Carbon has four electrons in its outermost electron shell, which has room for eight electrons. As a result, in one configuration, carbon shares four electrons with four hydrogen atoms to fill its shell in a covalent bond. The resulting compound is CH₄, methane.

While methane with its four covalent bonds is a stable compound, carbon can enter into other bond configurations with hydrogen and other carbon atoms. The four outer electron configuration allows carbon to create molecules that form the basis of many complex compounds. All such bonds are covalent bonds, but they allow carbon great flexibility in its bonding behavior.

When carbon atoms form covalent bonds with fewer than four hydrogen atoms, extra bonding electrons are left in the carbon atom's outer shell. For example, two carbon atoms that form covalent bonds with three hydrogen atoms can each form a covalent bond with each other, sharing their single remaining bonding electrons. That compound is ethane, C₂H₆.

Similarly, two carbon atoms can bond with two hydrogen atoms each and form a double covalent bond with each other, sharing their four leftover electrons between them. That compound is ethylene, C₂H₄. In acetylene, C₂H₂, the two carbon atoms form a triple covalent bond and a single bond with each of the two hydrogen atoms. In these cases, only two carbon atoms are involved, but the two carbon atoms can easily maintain only single bonds with each other and use the rest to bond with additional carbon atoms.

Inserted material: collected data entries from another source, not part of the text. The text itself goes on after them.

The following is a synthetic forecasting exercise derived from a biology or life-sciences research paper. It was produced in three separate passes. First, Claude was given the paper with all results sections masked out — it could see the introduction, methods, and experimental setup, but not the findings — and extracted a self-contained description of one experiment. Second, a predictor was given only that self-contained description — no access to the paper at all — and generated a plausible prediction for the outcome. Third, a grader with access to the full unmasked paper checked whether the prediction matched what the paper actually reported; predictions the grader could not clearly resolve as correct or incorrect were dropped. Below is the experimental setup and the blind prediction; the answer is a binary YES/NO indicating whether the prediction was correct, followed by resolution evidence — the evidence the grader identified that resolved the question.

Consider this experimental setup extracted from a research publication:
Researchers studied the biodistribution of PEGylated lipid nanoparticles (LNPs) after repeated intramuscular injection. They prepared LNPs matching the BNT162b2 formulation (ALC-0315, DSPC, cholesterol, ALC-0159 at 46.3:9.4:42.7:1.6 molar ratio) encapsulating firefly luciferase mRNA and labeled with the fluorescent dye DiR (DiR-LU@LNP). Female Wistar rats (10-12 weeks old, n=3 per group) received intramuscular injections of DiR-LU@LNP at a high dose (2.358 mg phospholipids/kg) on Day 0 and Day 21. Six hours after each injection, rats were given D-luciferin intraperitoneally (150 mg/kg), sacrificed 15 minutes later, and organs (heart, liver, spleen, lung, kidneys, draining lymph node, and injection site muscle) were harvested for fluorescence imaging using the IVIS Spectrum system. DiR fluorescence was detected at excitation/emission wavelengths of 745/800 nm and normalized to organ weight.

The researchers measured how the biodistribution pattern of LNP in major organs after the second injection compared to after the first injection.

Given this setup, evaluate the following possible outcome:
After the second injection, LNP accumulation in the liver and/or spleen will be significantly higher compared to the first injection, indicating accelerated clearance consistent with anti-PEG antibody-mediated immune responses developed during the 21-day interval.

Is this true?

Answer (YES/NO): NO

Propane, C₃H₈, has a chain of three carbon atoms with single covalent bonds between them. The two end carbon atoms have a single bond with the middle carbon atom and three covalent bonds with three hydrogen atoms each. The middle carbon atom has bonds with the other two carbon atoms and two hydrogen atoms. Such a chain can be much longer and is the basis for many of the complex organic carbon compounds found in nature, all based on the same kind of covalent bond that joins two hydrogen atoms.